In June, New York City sold more than 28,000 pounds to Georgia Arms, a company who purchases used shell casings, reloads them with bullets and sells them to the public without background checks, says the article.
The shell casings come from the NYPD's firearms and tactics section in Rodman’s Neck in the Bronx, where officers shoot on a firing range. The Department of Citywide Administrative Services handles the re-sale of these casings.
Bloomberg’s national coalition, Mayors Against Illegal Guns, ranked Georgia number ten for crime-gun exports in 2009. Additionally, the city sued eight gun dealers in Georgia who had sold guns used in crimes around the city.

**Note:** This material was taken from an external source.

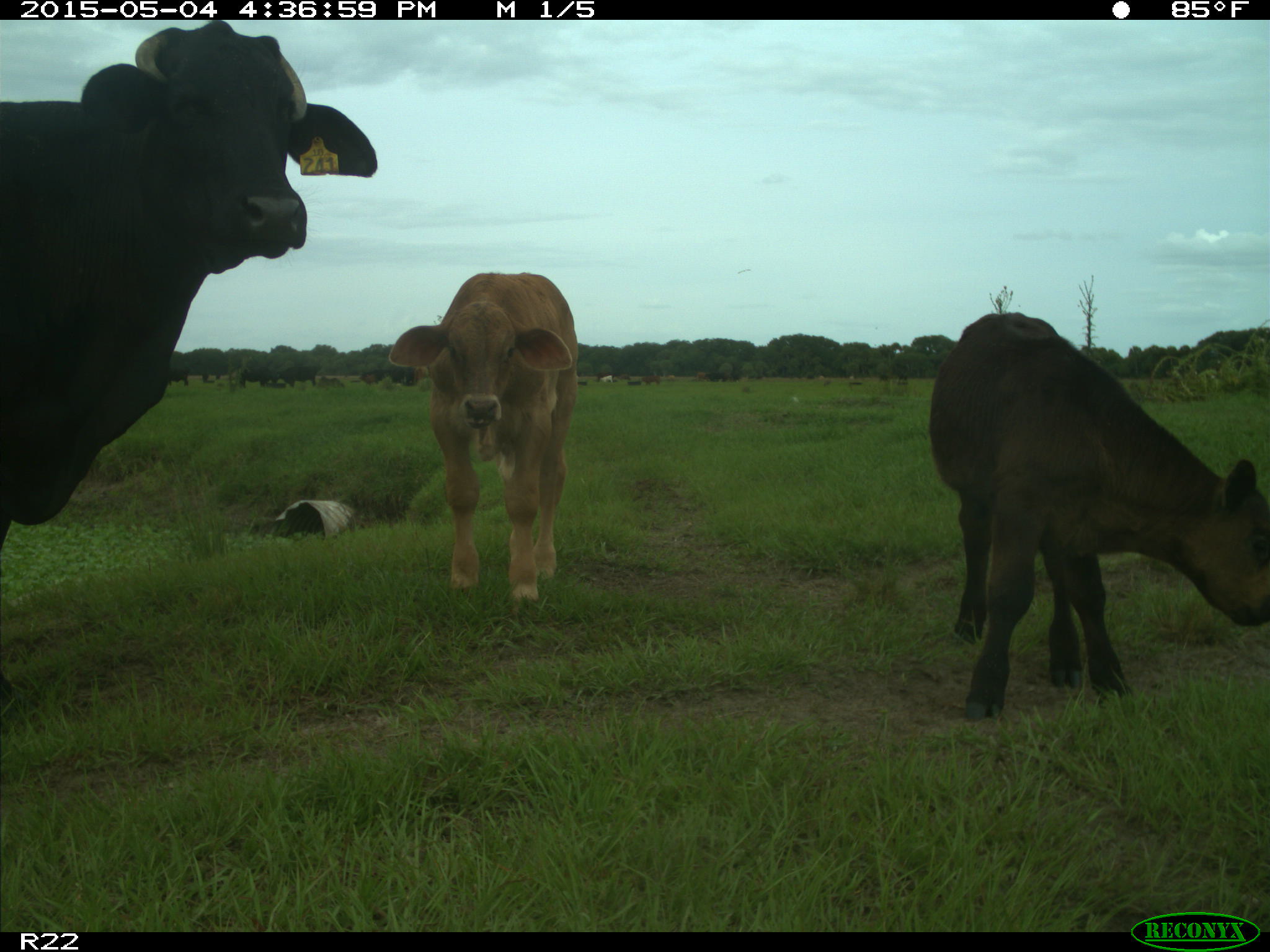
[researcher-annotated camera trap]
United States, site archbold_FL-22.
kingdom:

“He believes, as do all members of Mayors Against Illegal Guns, that our purpose is to keep guns out of the hands of criminals, not keep guns or ammunition away from law-abiding citizens,” John Feinblatt, the mayor’s chief policy adviser and head of Mayors Against Illegal Guns, told the paper. “There’s a big distinction between legal dealers and illegal dealers and criminals and law-abiding citizens.
Previously, the city sold its used shell casings to scrap metal companies.